To do -
Take the entries that follow and return only the lines from the one with "How far are the yellow" through the final line, leaving every picture behind.

[Records from a dataset]
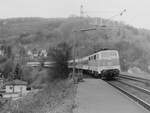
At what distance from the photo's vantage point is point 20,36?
6314 inches

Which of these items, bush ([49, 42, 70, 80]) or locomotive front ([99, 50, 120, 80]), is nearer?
locomotive front ([99, 50, 120, 80])

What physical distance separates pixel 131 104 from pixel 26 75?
6329cm

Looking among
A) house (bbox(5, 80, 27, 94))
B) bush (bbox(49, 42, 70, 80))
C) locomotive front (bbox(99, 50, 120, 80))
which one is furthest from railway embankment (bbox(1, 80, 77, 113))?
house (bbox(5, 80, 27, 94))

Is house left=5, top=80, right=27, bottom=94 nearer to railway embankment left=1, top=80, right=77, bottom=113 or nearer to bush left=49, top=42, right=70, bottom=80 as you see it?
bush left=49, top=42, right=70, bottom=80

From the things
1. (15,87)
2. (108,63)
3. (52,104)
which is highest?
(108,63)

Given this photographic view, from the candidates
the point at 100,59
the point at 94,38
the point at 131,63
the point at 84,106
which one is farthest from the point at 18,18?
the point at 84,106

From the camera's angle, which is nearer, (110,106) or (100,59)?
(110,106)

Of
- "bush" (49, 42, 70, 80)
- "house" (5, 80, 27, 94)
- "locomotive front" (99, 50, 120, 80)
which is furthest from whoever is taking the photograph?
"house" (5, 80, 27, 94)

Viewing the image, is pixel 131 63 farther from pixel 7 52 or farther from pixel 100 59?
pixel 7 52

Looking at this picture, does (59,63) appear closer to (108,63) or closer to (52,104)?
(108,63)

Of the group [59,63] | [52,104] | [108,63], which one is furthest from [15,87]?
[52,104]

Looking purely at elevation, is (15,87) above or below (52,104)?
below

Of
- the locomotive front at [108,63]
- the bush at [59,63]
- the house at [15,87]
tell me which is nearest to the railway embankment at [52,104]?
the locomotive front at [108,63]

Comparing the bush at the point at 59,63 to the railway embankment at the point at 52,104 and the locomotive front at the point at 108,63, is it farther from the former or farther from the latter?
the railway embankment at the point at 52,104
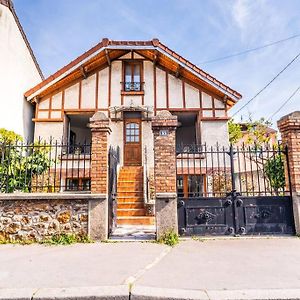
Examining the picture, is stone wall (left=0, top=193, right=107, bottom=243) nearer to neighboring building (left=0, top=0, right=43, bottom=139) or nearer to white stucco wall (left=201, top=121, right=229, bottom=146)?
neighboring building (left=0, top=0, right=43, bottom=139)

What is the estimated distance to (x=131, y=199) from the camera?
9820mm

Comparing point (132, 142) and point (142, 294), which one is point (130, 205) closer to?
point (132, 142)

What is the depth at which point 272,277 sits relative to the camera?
3.55 metres

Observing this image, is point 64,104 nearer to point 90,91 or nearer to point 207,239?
point 90,91

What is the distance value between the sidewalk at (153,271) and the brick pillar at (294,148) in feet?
3.55

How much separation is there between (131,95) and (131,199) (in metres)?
5.37

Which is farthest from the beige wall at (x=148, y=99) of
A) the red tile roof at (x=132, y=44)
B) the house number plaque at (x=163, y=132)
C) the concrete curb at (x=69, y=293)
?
the concrete curb at (x=69, y=293)

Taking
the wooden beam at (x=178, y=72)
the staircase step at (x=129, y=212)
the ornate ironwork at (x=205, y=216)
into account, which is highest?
the wooden beam at (x=178, y=72)

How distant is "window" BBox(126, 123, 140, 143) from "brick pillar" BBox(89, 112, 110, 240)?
6814 millimetres

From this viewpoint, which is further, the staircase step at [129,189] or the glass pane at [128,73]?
the glass pane at [128,73]

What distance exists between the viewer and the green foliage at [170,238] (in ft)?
18.6

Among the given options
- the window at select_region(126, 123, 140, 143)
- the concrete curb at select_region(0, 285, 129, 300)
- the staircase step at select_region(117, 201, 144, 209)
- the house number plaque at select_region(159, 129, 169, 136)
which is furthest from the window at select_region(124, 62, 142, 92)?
the concrete curb at select_region(0, 285, 129, 300)

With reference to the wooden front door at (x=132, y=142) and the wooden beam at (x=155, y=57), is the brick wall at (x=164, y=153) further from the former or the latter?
the wooden beam at (x=155, y=57)

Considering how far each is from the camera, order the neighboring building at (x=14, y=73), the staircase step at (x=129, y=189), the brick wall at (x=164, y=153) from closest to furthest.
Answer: the brick wall at (x=164, y=153), the neighboring building at (x=14, y=73), the staircase step at (x=129, y=189)
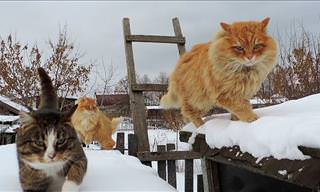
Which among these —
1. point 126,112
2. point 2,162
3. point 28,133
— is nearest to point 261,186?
point 28,133

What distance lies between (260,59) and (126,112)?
29.0ft

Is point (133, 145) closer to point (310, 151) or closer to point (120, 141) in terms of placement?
point (120, 141)

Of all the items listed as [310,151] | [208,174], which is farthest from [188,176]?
[310,151]

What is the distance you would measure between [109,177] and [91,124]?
7.08 feet

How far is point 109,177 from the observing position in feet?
7.36

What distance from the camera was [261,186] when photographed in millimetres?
2268

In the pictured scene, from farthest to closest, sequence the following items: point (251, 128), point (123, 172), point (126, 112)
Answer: point (126, 112) → point (123, 172) → point (251, 128)

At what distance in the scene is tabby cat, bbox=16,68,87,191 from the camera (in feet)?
5.13

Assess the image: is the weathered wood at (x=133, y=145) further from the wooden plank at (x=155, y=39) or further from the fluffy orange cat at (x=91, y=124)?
the wooden plank at (x=155, y=39)

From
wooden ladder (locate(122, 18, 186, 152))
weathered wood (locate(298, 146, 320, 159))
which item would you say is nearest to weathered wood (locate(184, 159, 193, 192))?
wooden ladder (locate(122, 18, 186, 152))

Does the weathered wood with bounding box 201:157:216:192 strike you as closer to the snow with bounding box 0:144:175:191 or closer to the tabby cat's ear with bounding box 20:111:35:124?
the snow with bounding box 0:144:175:191

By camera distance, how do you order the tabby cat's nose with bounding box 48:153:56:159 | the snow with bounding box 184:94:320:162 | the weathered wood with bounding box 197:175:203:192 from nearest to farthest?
1. the snow with bounding box 184:94:320:162
2. the tabby cat's nose with bounding box 48:153:56:159
3. the weathered wood with bounding box 197:175:203:192

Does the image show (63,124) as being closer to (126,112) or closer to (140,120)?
(140,120)

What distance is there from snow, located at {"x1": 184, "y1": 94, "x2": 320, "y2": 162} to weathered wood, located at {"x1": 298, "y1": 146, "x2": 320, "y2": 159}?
1 cm
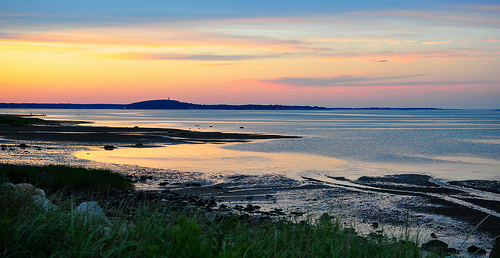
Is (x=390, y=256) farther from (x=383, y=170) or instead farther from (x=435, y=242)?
(x=383, y=170)

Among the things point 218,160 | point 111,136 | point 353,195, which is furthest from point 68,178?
point 111,136

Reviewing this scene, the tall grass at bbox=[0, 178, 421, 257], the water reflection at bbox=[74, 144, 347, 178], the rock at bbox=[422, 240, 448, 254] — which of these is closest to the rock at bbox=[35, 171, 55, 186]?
the tall grass at bbox=[0, 178, 421, 257]

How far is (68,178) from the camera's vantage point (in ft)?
58.3

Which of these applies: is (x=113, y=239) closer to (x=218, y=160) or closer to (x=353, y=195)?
(x=353, y=195)

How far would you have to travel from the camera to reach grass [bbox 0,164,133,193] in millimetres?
16312

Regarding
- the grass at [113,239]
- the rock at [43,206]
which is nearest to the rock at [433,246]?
the grass at [113,239]

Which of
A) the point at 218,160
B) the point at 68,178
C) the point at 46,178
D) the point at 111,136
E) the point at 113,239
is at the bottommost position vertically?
the point at 218,160

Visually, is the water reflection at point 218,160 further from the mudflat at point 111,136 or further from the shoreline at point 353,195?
the mudflat at point 111,136

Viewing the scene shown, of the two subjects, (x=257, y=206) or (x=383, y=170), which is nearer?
(x=257, y=206)

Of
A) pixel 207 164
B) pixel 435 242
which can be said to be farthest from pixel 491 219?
pixel 207 164

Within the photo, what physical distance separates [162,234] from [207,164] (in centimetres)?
2543

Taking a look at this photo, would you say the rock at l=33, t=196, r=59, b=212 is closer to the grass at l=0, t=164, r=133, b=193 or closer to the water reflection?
the grass at l=0, t=164, r=133, b=193

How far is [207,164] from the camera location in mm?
31547

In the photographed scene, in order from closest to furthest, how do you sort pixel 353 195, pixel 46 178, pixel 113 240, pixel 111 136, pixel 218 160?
pixel 113 240, pixel 46 178, pixel 353 195, pixel 218 160, pixel 111 136
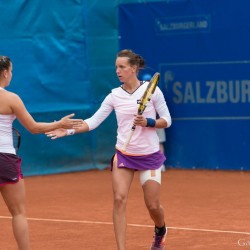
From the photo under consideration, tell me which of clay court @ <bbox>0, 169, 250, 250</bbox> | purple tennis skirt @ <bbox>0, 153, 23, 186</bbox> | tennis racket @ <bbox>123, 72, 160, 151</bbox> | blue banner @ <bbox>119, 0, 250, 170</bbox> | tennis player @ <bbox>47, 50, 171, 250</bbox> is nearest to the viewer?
purple tennis skirt @ <bbox>0, 153, 23, 186</bbox>

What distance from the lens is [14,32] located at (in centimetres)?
1370

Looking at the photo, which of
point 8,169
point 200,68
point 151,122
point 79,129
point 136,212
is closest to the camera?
point 8,169

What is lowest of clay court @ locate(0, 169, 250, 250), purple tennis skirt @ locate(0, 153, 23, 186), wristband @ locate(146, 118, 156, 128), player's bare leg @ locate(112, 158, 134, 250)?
clay court @ locate(0, 169, 250, 250)

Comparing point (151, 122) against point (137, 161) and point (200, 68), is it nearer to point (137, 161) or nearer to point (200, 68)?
point (137, 161)

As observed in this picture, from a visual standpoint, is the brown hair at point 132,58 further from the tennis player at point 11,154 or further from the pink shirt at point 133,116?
the tennis player at point 11,154

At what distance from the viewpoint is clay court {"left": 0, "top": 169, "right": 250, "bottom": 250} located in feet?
26.3

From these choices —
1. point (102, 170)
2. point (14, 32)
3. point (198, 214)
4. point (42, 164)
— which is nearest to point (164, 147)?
point (102, 170)

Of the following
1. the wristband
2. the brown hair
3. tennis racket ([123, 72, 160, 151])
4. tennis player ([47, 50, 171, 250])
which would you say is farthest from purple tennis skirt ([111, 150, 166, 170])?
the brown hair

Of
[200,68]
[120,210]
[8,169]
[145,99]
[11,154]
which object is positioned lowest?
[120,210]

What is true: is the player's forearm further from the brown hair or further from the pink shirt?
the brown hair

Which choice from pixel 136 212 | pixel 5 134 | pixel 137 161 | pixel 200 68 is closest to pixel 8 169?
pixel 5 134

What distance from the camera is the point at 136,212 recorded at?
10078 mm

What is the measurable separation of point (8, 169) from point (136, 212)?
398 cm

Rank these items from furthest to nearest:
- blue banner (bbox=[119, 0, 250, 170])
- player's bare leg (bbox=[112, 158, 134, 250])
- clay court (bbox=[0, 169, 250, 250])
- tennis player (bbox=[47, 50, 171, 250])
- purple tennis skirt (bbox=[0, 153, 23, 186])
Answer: blue banner (bbox=[119, 0, 250, 170]), clay court (bbox=[0, 169, 250, 250]), tennis player (bbox=[47, 50, 171, 250]), player's bare leg (bbox=[112, 158, 134, 250]), purple tennis skirt (bbox=[0, 153, 23, 186])
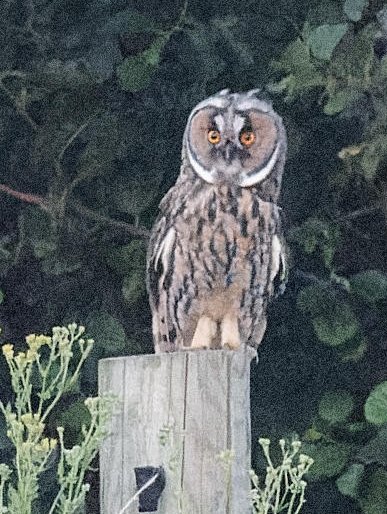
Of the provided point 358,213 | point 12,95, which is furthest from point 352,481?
point 12,95

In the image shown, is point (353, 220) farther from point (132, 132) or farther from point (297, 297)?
point (132, 132)

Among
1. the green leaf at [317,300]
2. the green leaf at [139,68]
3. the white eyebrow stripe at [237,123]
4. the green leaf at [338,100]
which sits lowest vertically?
the green leaf at [317,300]

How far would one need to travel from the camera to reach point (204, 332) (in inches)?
169

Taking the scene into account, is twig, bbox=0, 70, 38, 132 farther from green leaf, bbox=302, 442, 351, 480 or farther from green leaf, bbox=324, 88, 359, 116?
green leaf, bbox=302, 442, 351, 480

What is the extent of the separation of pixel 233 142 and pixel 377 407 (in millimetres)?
909

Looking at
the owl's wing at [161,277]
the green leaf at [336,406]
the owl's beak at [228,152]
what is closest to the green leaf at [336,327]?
the green leaf at [336,406]

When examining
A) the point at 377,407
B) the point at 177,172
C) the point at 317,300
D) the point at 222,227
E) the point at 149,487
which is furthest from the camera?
the point at 177,172

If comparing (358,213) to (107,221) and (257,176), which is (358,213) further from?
(257,176)

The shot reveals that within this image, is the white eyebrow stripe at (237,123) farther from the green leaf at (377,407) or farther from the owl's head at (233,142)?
the green leaf at (377,407)

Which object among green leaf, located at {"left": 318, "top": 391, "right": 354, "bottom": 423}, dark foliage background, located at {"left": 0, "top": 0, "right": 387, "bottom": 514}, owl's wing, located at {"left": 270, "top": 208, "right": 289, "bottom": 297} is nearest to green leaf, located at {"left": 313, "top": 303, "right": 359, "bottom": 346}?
dark foliage background, located at {"left": 0, "top": 0, "right": 387, "bottom": 514}

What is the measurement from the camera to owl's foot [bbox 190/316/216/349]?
4258mm

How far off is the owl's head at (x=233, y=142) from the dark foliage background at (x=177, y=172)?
0.42 metres

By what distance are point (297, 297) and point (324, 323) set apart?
21cm

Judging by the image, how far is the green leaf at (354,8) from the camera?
15.5ft
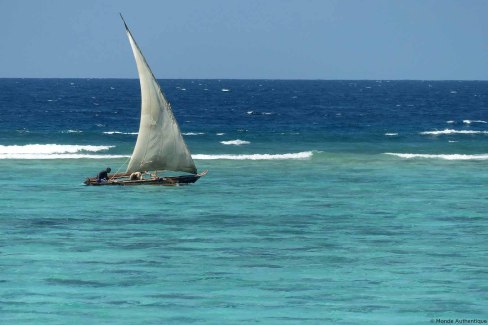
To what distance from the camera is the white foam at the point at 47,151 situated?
6242 centimetres

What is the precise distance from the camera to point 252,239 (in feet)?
110

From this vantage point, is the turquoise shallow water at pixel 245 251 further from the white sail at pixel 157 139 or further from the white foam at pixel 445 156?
the white foam at pixel 445 156

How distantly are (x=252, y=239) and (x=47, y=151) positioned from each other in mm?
34495

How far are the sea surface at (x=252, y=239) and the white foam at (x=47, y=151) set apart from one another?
0.55 feet

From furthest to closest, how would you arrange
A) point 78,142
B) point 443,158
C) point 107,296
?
point 78,142 → point 443,158 → point 107,296

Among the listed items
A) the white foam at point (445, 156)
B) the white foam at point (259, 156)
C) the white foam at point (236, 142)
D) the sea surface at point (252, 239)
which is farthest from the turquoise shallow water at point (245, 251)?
the white foam at point (236, 142)

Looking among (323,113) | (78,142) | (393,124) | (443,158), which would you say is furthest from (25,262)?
(323,113)

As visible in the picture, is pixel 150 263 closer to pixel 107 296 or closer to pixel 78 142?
pixel 107 296

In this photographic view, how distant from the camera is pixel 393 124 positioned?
325 ft

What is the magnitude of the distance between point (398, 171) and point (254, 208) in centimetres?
1613

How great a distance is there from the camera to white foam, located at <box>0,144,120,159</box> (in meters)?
62.4

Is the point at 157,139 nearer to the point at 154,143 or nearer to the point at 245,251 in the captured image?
the point at 154,143

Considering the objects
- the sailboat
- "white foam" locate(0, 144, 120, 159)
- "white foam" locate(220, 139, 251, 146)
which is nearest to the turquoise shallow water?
the sailboat

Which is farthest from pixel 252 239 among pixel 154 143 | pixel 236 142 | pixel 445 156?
pixel 236 142
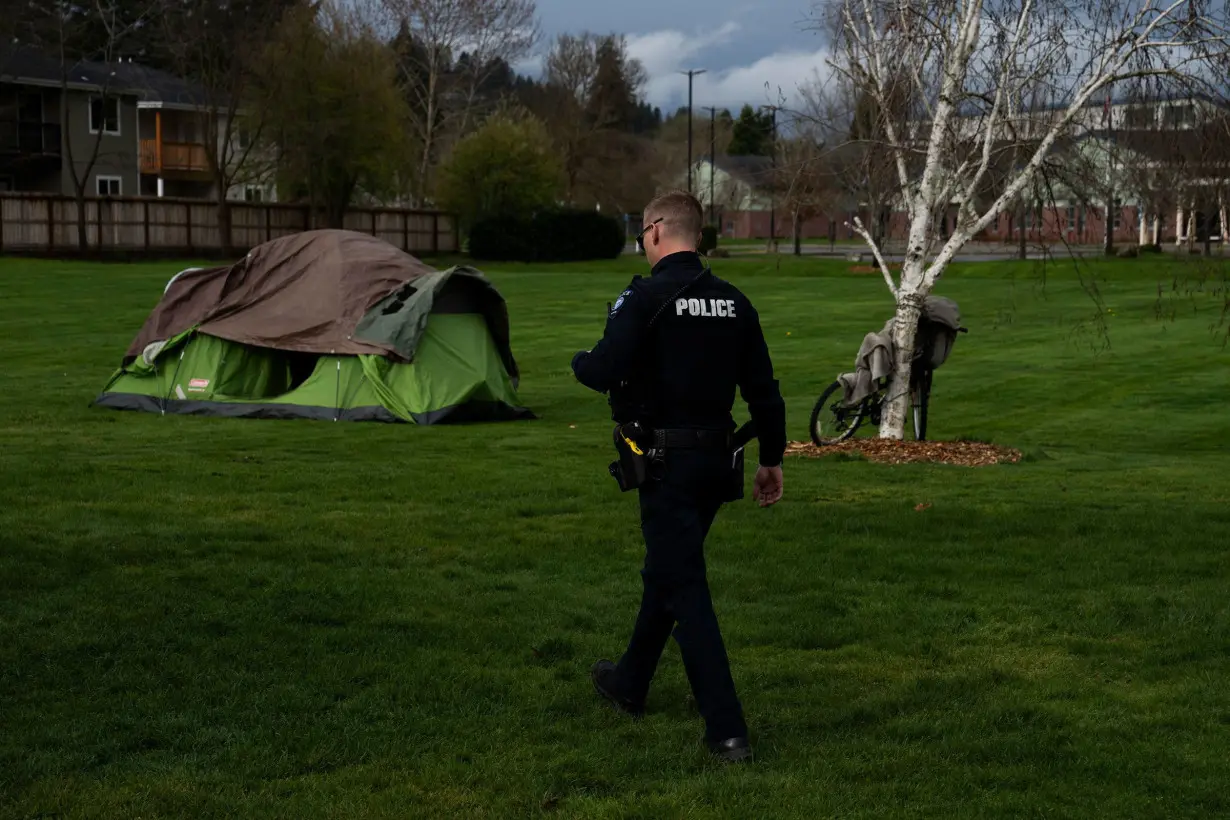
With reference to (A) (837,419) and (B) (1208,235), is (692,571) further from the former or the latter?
(A) (837,419)

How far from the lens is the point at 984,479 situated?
40.1 feet

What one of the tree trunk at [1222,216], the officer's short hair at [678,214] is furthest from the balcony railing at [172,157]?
the officer's short hair at [678,214]

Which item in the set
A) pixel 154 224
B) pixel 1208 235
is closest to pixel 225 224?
pixel 154 224

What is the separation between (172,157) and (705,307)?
60.9 meters

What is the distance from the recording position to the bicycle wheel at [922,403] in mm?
14883

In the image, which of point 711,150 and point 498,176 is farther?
point 498,176

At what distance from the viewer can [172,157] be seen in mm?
62156

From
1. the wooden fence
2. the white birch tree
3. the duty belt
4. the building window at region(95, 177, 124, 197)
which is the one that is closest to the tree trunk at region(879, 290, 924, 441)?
the white birch tree

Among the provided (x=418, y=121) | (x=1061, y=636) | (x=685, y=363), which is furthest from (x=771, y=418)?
(x=418, y=121)

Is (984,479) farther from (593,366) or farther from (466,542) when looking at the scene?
(593,366)

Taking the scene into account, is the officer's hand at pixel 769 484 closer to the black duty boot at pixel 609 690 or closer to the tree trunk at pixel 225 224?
the black duty boot at pixel 609 690

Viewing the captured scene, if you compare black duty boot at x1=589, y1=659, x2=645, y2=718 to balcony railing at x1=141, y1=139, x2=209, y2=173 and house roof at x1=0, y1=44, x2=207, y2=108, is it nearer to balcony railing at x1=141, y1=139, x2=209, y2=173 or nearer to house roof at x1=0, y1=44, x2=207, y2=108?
house roof at x1=0, y1=44, x2=207, y2=108

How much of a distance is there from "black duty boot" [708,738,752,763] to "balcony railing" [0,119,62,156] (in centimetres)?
5563

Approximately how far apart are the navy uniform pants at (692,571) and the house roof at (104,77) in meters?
53.0
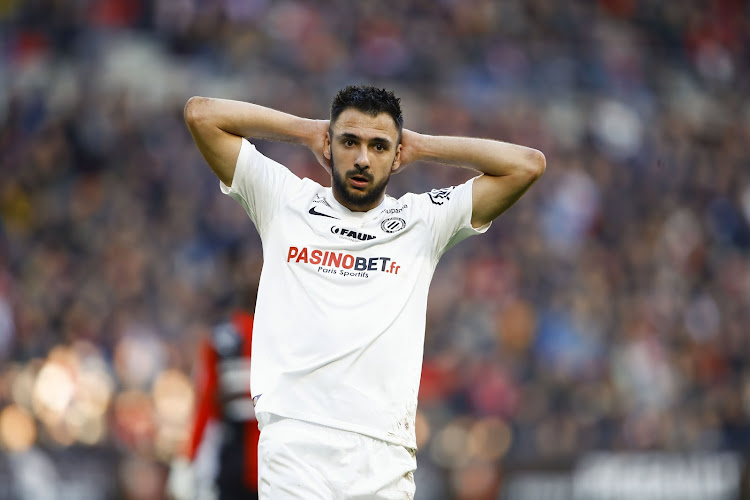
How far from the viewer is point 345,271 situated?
15.6ft

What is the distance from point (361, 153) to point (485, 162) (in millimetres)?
583

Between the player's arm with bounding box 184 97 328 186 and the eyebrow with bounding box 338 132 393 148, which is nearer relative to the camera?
the eyebrow with bounding box 338 132 393 148

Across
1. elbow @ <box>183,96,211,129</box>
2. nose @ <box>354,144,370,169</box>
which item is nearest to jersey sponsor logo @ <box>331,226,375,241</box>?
nose @ <box>354,144,370,169</box>

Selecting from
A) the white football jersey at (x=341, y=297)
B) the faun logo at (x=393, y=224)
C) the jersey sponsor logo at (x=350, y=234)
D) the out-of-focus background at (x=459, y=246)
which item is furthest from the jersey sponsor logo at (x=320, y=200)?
the out-of-focus background at (x=459, y=246)

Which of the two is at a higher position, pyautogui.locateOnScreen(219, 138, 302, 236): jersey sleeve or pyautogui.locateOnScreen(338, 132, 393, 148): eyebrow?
pyautogui.locateOnScreen(338, 132, 393, 148): eyebrow

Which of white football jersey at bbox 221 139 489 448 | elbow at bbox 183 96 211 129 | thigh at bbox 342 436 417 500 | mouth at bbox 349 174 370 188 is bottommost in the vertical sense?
thigh at bbox 342 436 417 500

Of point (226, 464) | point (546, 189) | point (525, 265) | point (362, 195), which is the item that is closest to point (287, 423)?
point (362, 195)

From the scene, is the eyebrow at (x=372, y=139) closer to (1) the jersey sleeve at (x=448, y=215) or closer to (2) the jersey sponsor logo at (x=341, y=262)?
(1) the jersey sleeve at (x=448, y=215)

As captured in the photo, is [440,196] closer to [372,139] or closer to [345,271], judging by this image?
[372,139]

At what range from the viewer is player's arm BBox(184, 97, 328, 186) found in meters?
4.95

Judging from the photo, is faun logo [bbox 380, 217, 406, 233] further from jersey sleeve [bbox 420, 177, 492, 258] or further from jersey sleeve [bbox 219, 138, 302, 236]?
jersey sleeve [bbox 219, 138, 302, 236]

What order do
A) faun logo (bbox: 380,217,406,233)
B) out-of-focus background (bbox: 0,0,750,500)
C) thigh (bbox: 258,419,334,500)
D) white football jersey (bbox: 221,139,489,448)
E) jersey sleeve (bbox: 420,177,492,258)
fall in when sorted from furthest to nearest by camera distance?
out-of-focus background (bbox: 0,0,750,500)
jersey sleeve (bbox: 420,177,492,258)
faun logo (bbox: 380,217,406,233)
white football jersey (bbox: 221,139,489,448)
thigh (bbox: 258,419,334,500)

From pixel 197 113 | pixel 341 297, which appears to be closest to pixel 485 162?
pixel 341 297

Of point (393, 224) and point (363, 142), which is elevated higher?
point (363, 142)
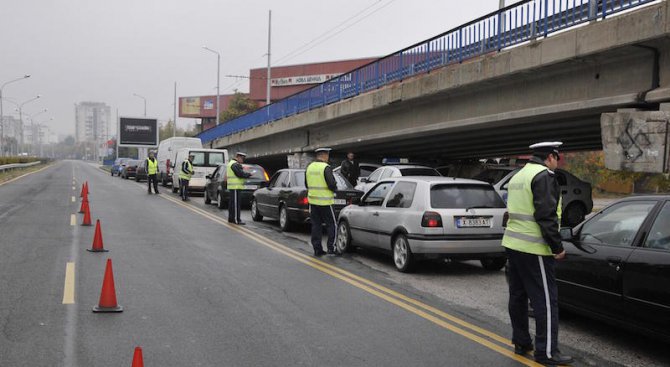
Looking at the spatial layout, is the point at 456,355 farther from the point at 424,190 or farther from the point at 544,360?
the point at 424,190

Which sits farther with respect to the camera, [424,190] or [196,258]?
[196,258]

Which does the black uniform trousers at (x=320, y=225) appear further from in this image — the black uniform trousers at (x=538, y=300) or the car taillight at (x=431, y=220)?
the black uniform trousers at (x=538, y=300)

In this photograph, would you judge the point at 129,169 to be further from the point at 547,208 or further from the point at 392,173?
the point at 547,208

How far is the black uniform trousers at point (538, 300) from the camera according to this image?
16.3 feet

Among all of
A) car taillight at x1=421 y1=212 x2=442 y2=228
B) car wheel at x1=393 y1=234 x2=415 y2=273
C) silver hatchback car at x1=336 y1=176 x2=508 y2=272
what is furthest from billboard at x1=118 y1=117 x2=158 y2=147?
car taillight at x1=421 y1=212 x2=442 y2=228

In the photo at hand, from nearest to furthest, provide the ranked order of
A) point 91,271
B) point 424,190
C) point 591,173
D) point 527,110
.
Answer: point 91,271
point 424,190
point 527,110
point 591,173

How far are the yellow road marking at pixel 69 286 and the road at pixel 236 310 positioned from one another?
1.7 inches

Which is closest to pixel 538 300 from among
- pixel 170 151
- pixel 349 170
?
pixel 349 170

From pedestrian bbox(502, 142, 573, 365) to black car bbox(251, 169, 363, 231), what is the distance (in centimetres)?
787

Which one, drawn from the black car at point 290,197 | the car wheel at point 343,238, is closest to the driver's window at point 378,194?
the car wheel at point 343,238

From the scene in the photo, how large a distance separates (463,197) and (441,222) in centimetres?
64

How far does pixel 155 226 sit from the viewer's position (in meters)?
14.0

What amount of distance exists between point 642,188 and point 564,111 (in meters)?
9.62

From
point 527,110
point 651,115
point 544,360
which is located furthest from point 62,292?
point 527,110
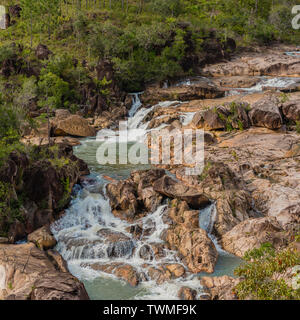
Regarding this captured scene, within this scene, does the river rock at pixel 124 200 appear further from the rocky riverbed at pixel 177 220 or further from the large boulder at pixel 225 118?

Solution to this exercise -
How far are the yellow road marking at pixel 69 286 and the road at pixel 236 310 positioned from one another?
1.7 inches

Which is closest to pixel 538 300 from among
- pixel 170 151
- pixel 349 170
?
pixel 349 170

From pedestrian bbox(502, 142, 573, 365) to black car bbox(251, 169, 363, 231), what is the distance (in centimetres)?
787

Which one, drawn from the black car at point 290,197 | the car wheel at point 343,238, is closest to the driver's window at point 378,194?
the car wheel at point 343,238

From the scene in the photo, how large a distance separates (463,197) and (441,222) in centimetres?
64

How far does pixel 155 226 sit from the viewer's position (in meters)?
14.0

What amount of distance exists between point 642,188 and point 564,111 (in meters)?
9.62

From
point 527,110
point 651,115
point 544,360
which is located furthest from point 62,292?
point 527,110
Regarding this captured scene, within this scene, does the river rock at pixel 124 200 appear further from the rocky riverbed at pixel 177 220 or further from the large boulder at pixel 225 118?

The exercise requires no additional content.